Yesterday oCUBE hosted their monthly
online journal club during which we discussed this
article from Carl Wieman and colleagues. In this paper, they describe the results of an approach to developing students' (first yr) critical thinking skills when analysing and designing experiments. The cohort under study were first-year physics students from 2012 and 2013 (n~ 130). A limitation of the study is that the experimental and control groups are in different years. However, the investigators seem to have controlled for this with their tests of understanding physical principles - the two cohorts (control and experiment) did not differ significantly between the two years. The interesting finding from this study is that students who were prompted to consider the accuracy of their measurement in relation to how close the data supported the physical model was encouraged over the first few weeks of the course. But the support was gradually removed from the students (instructions from the text/lab manual, then explicit instructions from the instructor and finally no longer included in the marking rubric). What they found was that by the end of the course students in the experimental cohort without being prompted continued to assess their data and develop and implement ways to improve their measurement accuracy and implement these modifications which lead them to consider whether the theoretical model was representative of the data. That is, students no longer just attributed differences between their data and the theory as being due to "human error". And what was remarkable about their findings is that this difference seemed to persist into 2nd yr PHY courses. A limitation of the study is that only ~30 students continued on into 2nd yr PHY but the differences are still striking. Another limitation of the study is that the researchers evaluated students critical thinking from what students had written in lab reports and notebooks. There is the possibility that students were engaged in higher order thinking with their peers when discussing the data but that this analysis never made its way into their writing. It could be that students in the experimental (prompted to think) cohort were encouraged to write this down and include this assessment in their lab reports whereas students in the control never realized that this was something that was valuable and insightful to include in their lab report and notebooks.

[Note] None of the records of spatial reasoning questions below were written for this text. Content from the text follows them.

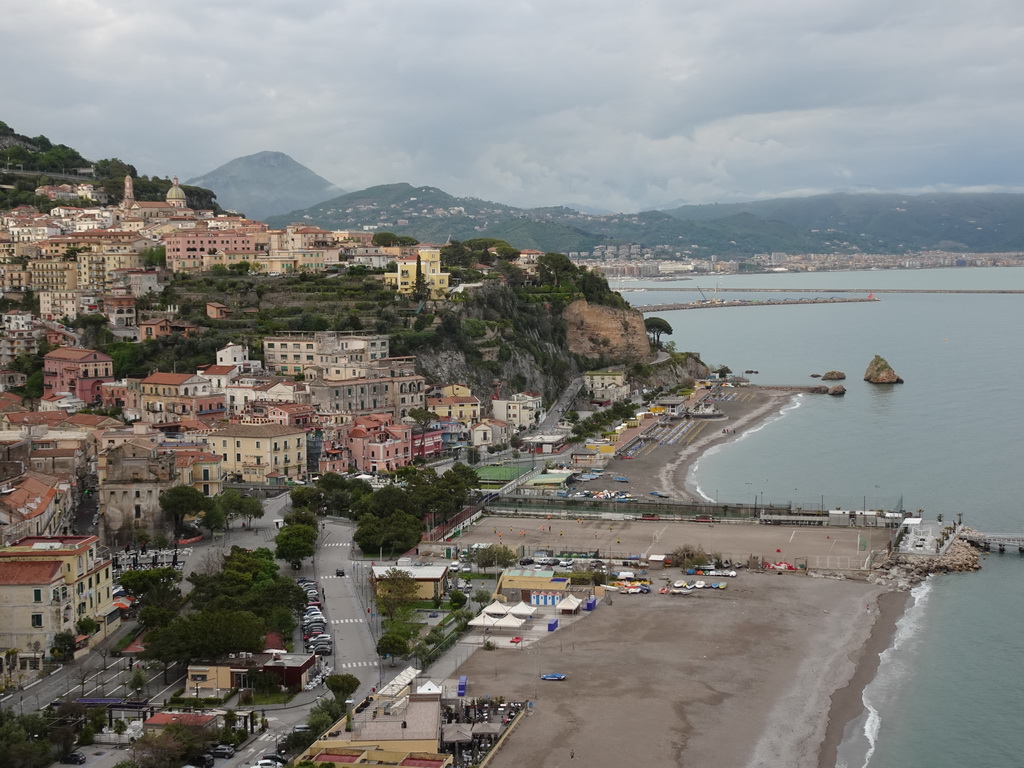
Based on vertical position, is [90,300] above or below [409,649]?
above

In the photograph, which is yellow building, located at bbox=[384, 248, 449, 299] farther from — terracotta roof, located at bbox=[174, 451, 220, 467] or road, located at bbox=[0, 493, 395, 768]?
road, located at bbox=[0, 493, 395, 768]

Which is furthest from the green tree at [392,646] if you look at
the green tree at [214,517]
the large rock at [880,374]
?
the large rock at [880,374]

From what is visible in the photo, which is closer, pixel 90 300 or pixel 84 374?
pixel 84 374

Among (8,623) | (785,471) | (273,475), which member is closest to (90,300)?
(273,475)

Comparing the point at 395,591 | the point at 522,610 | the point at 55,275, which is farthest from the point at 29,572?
the point at 55,275

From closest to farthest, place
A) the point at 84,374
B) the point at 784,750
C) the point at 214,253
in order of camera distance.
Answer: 1. the point at 784,750
2. the point at 84,374
3. the point at 214,253

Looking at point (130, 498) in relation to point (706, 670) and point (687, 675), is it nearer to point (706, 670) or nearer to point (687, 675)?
point (687, 675)

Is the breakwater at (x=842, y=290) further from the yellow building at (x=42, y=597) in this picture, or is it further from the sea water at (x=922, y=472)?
the yellow building at (x=42, y=597)

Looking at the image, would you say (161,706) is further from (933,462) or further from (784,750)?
(933,462)
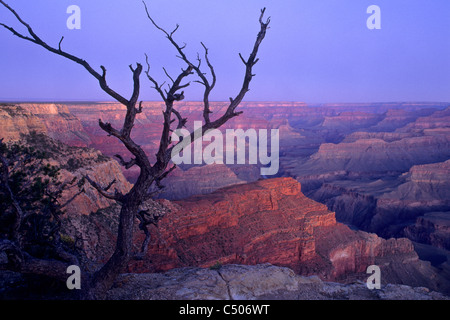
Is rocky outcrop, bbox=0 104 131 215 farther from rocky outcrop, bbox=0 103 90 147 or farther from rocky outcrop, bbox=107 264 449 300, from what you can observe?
rocky outcrop, bbox=0 103 90 147

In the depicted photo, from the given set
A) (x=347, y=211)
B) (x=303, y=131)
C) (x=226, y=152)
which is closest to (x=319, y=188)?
(x=347, y=211)

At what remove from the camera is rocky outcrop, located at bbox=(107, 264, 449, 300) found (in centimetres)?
704

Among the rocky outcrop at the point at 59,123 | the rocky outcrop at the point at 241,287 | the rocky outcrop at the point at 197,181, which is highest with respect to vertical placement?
the rocky outcrop at the point at 59,123

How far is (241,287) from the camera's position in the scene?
749 cm

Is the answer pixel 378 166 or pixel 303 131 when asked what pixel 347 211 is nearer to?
pixel 378 166

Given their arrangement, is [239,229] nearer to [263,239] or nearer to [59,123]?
[263,239]

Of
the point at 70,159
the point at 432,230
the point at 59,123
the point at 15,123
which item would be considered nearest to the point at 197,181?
the point at 59,123

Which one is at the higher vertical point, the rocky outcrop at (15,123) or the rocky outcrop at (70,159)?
the rocky outcrop at (15,123)

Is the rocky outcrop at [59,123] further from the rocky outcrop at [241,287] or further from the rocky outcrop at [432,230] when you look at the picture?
the rocky outcrop at [432,230]

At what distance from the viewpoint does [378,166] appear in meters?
95.0

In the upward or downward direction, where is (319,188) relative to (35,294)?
downward

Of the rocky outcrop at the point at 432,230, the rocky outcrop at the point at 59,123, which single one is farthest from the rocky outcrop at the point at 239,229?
the rocky outcrop at the point at 59,123

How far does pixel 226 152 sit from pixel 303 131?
86069 millimetres

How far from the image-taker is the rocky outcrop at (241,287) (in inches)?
277
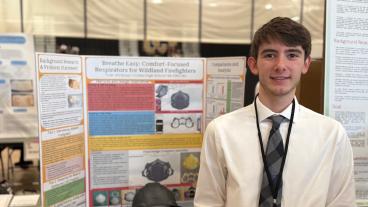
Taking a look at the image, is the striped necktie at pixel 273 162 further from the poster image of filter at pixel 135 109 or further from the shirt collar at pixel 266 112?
the poster image of filter at pixel 135 109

Regardless, the data indicate that by being explicit about the epistemic values in science and how to do the science needs to be made explicit to students. Similar to what I have been finding regarding student awareness of their academic skills being developed in their Augustana degree. The data also suggest the importance of giving students the time in class to reflect on what they are doing/learning. As Kimberly Tanner has written in her
oft-cited article on student metacognition, just because students are being active in their learning doesn't mean they are actively learning. What this means is that the experience (activity) is only meaningful if students are given the opportunity and prompted to reflect on that experience. Without the reflection, students will not necessarily integrate the learning activity into their existing knowledge structure. Learning is a developmental process that takes time to synthesize our learning with our prior experiences/knowledge. What I find ironic, is that our labs in the sciences are ripe with active learning experiences, but that we so often pack the three hours of a lab with activities that students don't have time to process what they are doing leading to the accusation that science labs are just about following a recipe. This is likely true if students are simply following instructions in their lab manual without taking the time to consider why they are doing things they way they are. I think the prompting to think described in this article is a way of breaking the routine so that students are encouraged to consider what, how, and why they are doing things in the lab.
And that should produce a deeper learning experience.